Description of the task
In the forum post about pharmacists prescribing, rewrite everything from "I am in agreement" down to "in American healthcare.", putting "health policy reform" in place of "healthcare reform".

We can step on pharmacists toes even harder than they'd like to step on ours.
Learning to count and store pills is a lot easier than learning to diagnose diseases. I think I've pretty much got the counting part down already. :rolleyes:
 
Pharmacists do a lot more than count pills. It was never my intention to impugn the integrity or severity of their work. I was merely calling into question what the scope of the work should be. I actually think pharmacists are quite good at getting the fine details. They rarely miss something, whether it be a letter of the law (most docs aren't too good with prescribing law) or an expiration date. I like having a pharmacist checking over each prescription that goes through, whether in an inpatient or outpatient setting. That's another concern about pharmacists becoming prescribers. Who then will be doing the verification process? Any physician or pharmacist will tell you that someone checking their own work is typically a bad idea. So, what, you have one pharmacist prescribing and another verifying? That's going to require a lot more pharmacists than we have at the moment. In case you haven't noticed, there's just as big a shortage of pharmacists as there is of physicians.
 
Most physicians don't want to deal with dispensing medications. Unless you have about 100 prescriptions a day, you won't break even. It is not uncommon that you will loose money on some prescriptions. If you break any aspect of the pharmacy law, it can easily be a $10,000 fine. Establishing a drug inventory is very expensive.
 
Doctors have traditionally not prescribed and dispensed medicine for improved safety and removing conflicts of interest. I think that was a fine rule. Are pharmacists just superior morally and professionally so that they can safely diagnose (which they obviously aren't trained to do), prescribe, and dispense the meds?
 
Doctors have traditionally not prescribed and dispensed medicine for improved safety and removing conflicts of interest. I think that was a fine rule. Are pharmacists just superior morally and professionally so that they can safely diagnose (which they obviously aren't trained to do), prescribe, and dispense the meds?

I am in agreement with the concept of separation of roles and checks and balances. You are correct - if it is inappropriate for physicians to both prescribe and dispense, it should be equally inappropriate for pharmacists to do both. I also agree that, with the focus on pharmacology in the PharmD program, there is little room for a focus on diagnosis. I think it would be nice in the discussion of healthcare reform if, instead of completely up-ending the system and totally redefining everyones' roles, we would just make the minor changes that need to be made to improve upon the positive things that exist in American healthcare.
 
Until a bit more than 100 years ago, the role of the pharmacist and physician was not well differentiated. The AMA and the APhA sat down agreed to the separation of the roles. Since then, pharmacists have not been involved in prescribing and physicans have mostly stayed away from dispensing.

Dataset extract
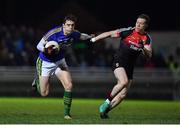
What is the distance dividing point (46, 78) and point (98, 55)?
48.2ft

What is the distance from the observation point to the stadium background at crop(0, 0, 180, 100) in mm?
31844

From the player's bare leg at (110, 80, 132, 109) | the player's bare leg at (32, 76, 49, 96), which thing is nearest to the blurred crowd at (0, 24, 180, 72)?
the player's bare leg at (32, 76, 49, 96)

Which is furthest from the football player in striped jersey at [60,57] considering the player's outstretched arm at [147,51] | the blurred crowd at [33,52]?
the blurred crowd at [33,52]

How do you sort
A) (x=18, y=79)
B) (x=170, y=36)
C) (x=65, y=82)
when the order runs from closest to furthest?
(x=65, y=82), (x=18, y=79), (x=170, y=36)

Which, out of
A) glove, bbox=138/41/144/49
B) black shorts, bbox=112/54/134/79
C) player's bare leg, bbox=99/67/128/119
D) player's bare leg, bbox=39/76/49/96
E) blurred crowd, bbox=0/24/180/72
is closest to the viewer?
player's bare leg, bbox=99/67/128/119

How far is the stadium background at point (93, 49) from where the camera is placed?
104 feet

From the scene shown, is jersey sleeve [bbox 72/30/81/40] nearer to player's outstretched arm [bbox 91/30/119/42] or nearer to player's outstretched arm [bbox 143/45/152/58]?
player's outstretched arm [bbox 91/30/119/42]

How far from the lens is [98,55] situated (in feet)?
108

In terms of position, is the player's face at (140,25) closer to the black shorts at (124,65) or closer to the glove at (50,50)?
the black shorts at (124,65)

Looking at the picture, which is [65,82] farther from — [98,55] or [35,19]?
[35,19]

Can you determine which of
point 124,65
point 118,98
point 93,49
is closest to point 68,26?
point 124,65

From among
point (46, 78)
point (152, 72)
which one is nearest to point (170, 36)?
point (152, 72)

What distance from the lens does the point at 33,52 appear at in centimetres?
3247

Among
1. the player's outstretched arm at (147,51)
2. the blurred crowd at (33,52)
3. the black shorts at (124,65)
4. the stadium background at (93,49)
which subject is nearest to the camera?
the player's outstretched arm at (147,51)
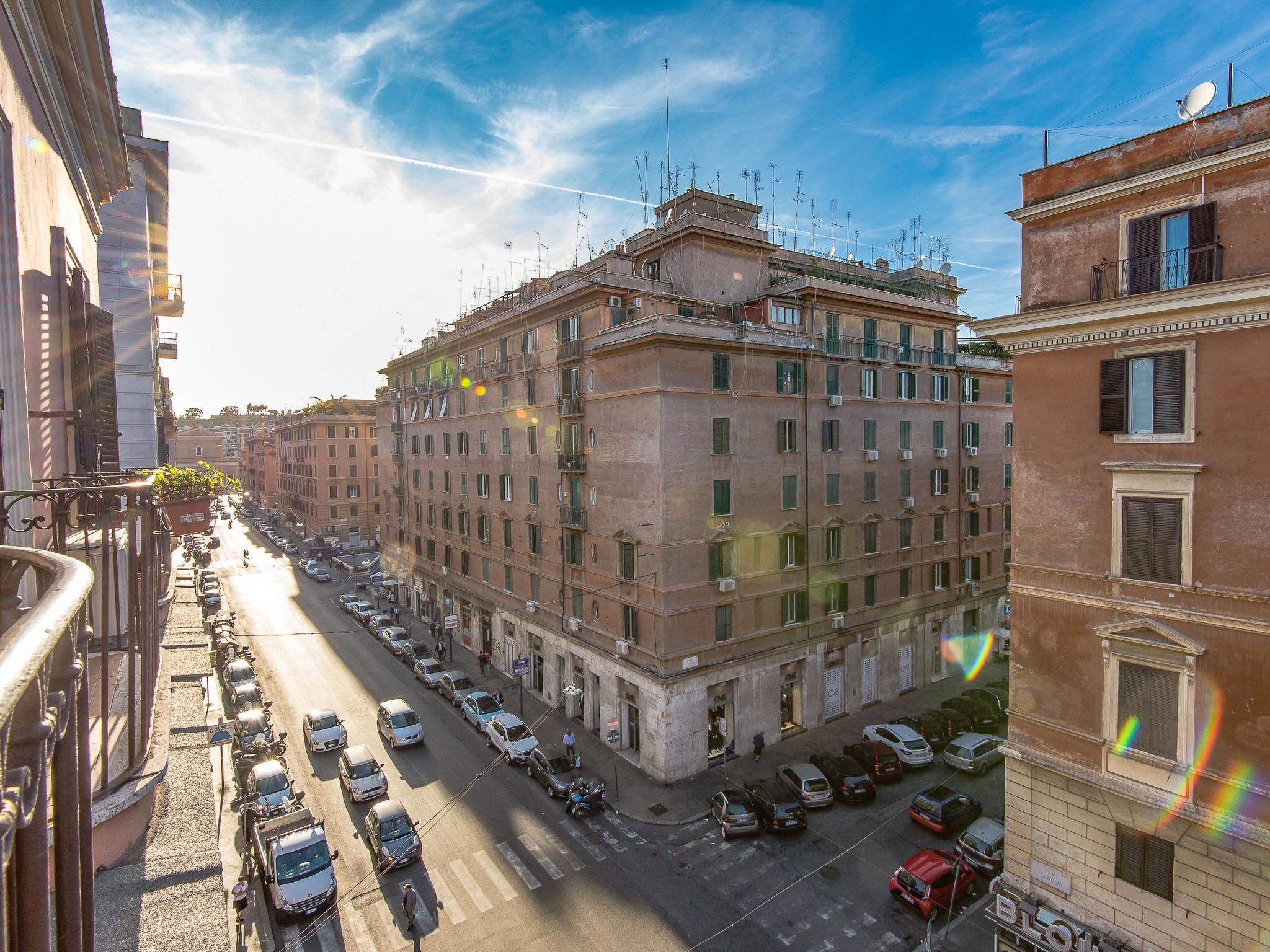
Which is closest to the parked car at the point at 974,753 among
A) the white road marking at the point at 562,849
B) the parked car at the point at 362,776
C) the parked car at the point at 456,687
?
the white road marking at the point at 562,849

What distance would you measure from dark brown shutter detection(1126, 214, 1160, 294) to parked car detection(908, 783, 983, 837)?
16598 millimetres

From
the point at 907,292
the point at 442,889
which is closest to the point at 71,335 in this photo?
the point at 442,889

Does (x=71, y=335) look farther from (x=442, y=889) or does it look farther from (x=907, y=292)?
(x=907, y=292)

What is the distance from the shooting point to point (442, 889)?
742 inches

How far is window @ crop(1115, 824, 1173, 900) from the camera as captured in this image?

Written answer
I am in agreement with the concept of separation of roles and checks and balances. You are correct - if it is inappropriate for physicians to both prescribe and dispense, it should be equally inappropriate for pharmacists to do both. I also agree that, with the focus on pharmacology in the PharmD program, there is little room for a focus on diagnosis. I think it would be nice in the discussion of health policy reform if, instead of completely up-ending the system and totally redefining everyones' roles, we would just make the minor changes that need to be made to improve upon the positive things that exist in American healthcare.